Greeks, the rebels of the European Union during the debt crisis, turned into model citizens for once doing exactly as they are told, united in their battle against a global pandemic.
Roads once filled with people running way over the speed limits and ignoring traffic lights now lie empty, while cafes filled with people flouting smoking bans have been shut down for weeks.
The same country which had its credibility crippled during the years of austerity has emerged as a global leader when it comes to flattening the curve and is a shining example for other nations.
Bridge Tank’s ground-breaking analysis of ten European countries, released this week, found that Greece was the best performing country in Europe when it came to flattening the curve. The think tank’s Chairman Joel Ruet stated: “In the sea of data about COVID-19, one indicator stands out: the doubling rate of deaths and confirmed cases. It allows to measure how well countries are flattening the curve. With the exception of Germany, we see a strong correlation between an early lockdown and subsequent success in controlling the spread of the virus.”

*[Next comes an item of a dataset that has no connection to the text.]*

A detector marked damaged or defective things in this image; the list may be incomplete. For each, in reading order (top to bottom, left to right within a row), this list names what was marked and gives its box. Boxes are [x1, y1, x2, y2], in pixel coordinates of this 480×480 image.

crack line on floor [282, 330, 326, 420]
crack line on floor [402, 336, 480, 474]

The reasons for Greece’s success are many:
(1) Learning from history: Ten years of austerity may have helped Greeks put aside their defiant attitude towards authority. Following the Greek economic meltdown, Greeks may have learnt their lesson. Alex Patelis, Prime Minister Kyriakos Mitsotakis economics adviser, told Al Jazeera that the Greek crisis played a role in their correct handling of the coronavirus crisis. “We want to show that Greece is a serious country. We want people to say that Greece handled this well,” Patelis said. “If we succeed, it will have a multiplier effect on our reputation. Greece emerged from a 10-year economic crisis with its credibility crippled, and we want to get past being labelled as the black sheep of Europe.” A major driving force behind Greece’s quick reaction to the pandemic was the fragility of the country’s healthcare system, already fraught with shortages and other failings linked to the shrinkage of the Greek economy by 26 per cent with hospitals bearing the brunt of cuts in return for rescue bailouts. Realising the gravity of the situation, the government was quick to react.
(2) The key players: The government has drawn global praise. Italian newspaper Corriere della Sera was one of many that praised the country’s leadership and Mr Mitsotakis “careful and humble” steps that resulted “this time, in Greece teaching lessons in northern Europe.” Apart from managing to stem the spread of the crisis, the government which won elections last year promising reforms, has managed to turn the crisis into a huge opportunity to simplify government processes and utilise technology for the greater good to facilitate the lockdown and ensure people remain in their homes. A large part of the credit should also go to the no-nonsense approach of Sydney-born Harvard educated immunologist Sotiris Tsiodras, voted the most popular man in Greece right now according to a poll by Marc for Alpha TV. Helped by shocking scenes from across the Adriatic to highlight the importance of staying at home, the bookish expert has managed to make people fully aware of the dangers posed by the disease. Joined by Deputy Civil Protection Minister Nikos Haliaras, voted the second-most popular Greek in the same poll, the two have managed to sway the country – including the mighty Greek Orthodox Church – to follow the path of reason.
(3) The quick reflexes: Greece speedily imposed its full lockdown on 23 March even prior to the first death noted in the country, and this has greatly helped the country’s success in keeping down the numbers and not seeing the same levels of coronavirus as Italy. For Stella Ladi, an assistant professor at Queen Mary University of London and Athens Panteion University, a reason for Greece’s swift response was the example of its neighbouring country. “It’s often seen not only as a neighbour but as a mirror country for Greece. Seeing the images from Italy and what was happening there pushed both the government and the people to take it seriously,” she told The Independent.
(4) Greek resilient nature: Many are surprised that the same people who swarmed Syndagma Square when restrictions were placed in nightclub opening times could be so disciplined and adaptable. This should not come as a surprise bearing in mind the resilient nature and heritage of the people. Greeks have survived wars, occupations, civil unrest, and starvation and have always come out strong. Financial CEO/photographer David Krasnostein told Neos Kosmos that the ‘lost decade’ filled with calamities for Greece was just proof of the country’s resilience. “The good news is, I think Greeks understand now that managing the economy properly really matters, and the government they’ve got now is completely different,” Mr Krasnostein said prior to the release of his book ‘A Resilient Spirit – Greek Life During the Lost Decade’.
(5) Love of Health: Health is important to Greeks, more so than money, and is the general benediction. The word “geia” (meaning ‘hi’ and ‘bye’) is a shortening of the word “health” (y-geia), and when Greeks raise their glasses they say “Eis ygeian” (to health). Since antiquity, the body beautiful, the healthy spirit and healthy mind and good old Spartan selection of the fittest have been in the Greek psyche.